Analysing terrain data
The exposure grade does not take into account objective hazards (stone fall, seracs, etc) but only the consequences of the skier falling.
Low Exposure (E1): Exposure is limited to that of the slope itself. Getting hurt is still likely if the slope is steep and/or the snow is hard.
Medium Exposure (E2): As well as the slope itself, there are some obstacles (such as rock outcrops) which could aggravate injury.
High Exposure (E3): In case of a fall, death is highly likely.
Extreme Exposure (E4): In case of a fall, the skier faces certain death.
Job 3 is a great top to bottom run, especially in higher snow.
It is a great first run on a powder day late in the year, and can hold chalky buff many days.
The snow in Job 3 stays cold and doesn't often have moguls.
There is a really technical section at the top of the second part.

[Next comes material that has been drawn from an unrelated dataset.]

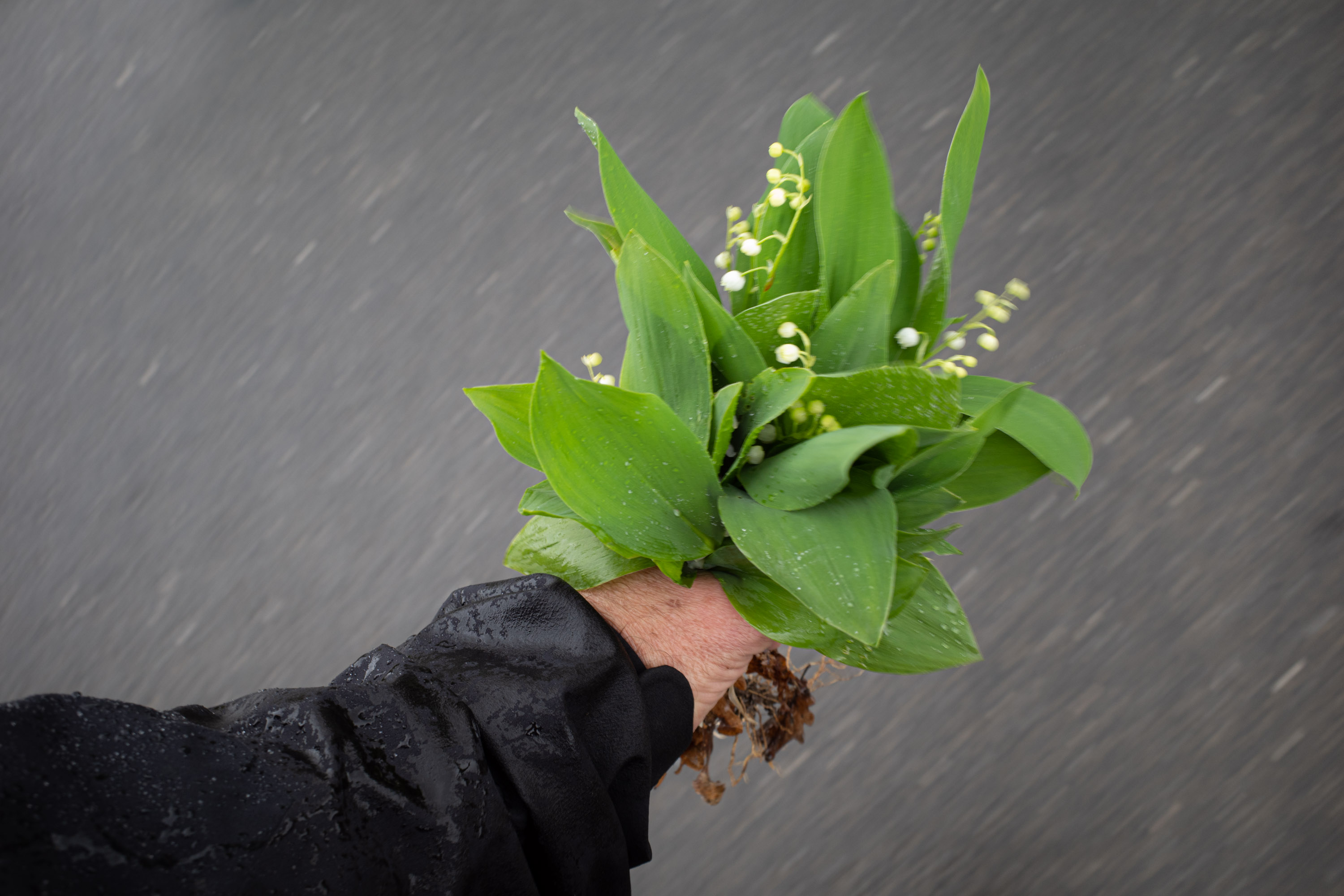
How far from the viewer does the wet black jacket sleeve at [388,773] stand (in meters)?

You start by skiing North of Fort Benton down a steep rocky louge, be very careful in this area, a fall could be serious.

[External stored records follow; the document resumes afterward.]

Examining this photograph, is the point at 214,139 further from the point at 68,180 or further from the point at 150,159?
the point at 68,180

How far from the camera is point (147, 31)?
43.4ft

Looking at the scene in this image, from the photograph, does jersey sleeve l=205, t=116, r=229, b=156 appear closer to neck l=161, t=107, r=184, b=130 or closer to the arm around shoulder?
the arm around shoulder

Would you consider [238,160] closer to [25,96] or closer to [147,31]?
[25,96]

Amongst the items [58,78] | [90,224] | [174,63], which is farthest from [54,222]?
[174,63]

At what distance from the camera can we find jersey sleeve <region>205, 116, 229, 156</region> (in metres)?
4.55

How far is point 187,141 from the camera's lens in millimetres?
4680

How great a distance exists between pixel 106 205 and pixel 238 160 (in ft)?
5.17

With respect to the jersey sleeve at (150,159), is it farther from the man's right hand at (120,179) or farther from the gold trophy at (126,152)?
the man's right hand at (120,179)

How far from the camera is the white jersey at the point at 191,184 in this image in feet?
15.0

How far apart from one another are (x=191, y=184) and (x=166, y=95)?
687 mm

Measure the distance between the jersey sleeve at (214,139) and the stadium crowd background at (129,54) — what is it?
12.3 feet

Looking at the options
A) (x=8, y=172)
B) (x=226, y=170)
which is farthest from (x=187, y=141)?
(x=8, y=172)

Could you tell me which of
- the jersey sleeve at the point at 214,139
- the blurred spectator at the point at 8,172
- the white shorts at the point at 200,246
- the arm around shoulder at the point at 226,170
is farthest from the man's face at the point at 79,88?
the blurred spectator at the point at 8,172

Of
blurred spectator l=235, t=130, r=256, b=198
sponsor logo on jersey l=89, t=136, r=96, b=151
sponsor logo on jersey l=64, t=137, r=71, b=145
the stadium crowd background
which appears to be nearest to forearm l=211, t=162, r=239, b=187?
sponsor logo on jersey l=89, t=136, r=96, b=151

Once past the rocky louge, look for the prayer flags to your right, Job 3 starts under these flags.
If coming from the Bridger hike, go past Morning Glory Bowl and spot the Prayer Flags.

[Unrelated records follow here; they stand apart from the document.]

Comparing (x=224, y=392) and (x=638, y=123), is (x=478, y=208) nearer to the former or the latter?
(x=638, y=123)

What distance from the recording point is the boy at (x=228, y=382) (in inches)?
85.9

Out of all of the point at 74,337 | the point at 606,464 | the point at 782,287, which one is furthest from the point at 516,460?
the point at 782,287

It starts as decently wide hop turns that angle a little left for about 200 feet.
Then the bottom of Morning Glory meets up, and there is usually a traverse to the South, early in the season, this bail out is recommended.
Going further down, it is open for a couple of turns before cruxing down pretty good at a block rock.
Make your way to the around this fall line, or you can choose to go far left, making you way down very steep technical trees.
Once back into the gut of Job 3, you will be afforded many awesome fall line turns with a aesthetic rock face on your right.
This lower part of Job 3 runs out directly into the Z Fan, and you finally can let em run in this wide open powder field.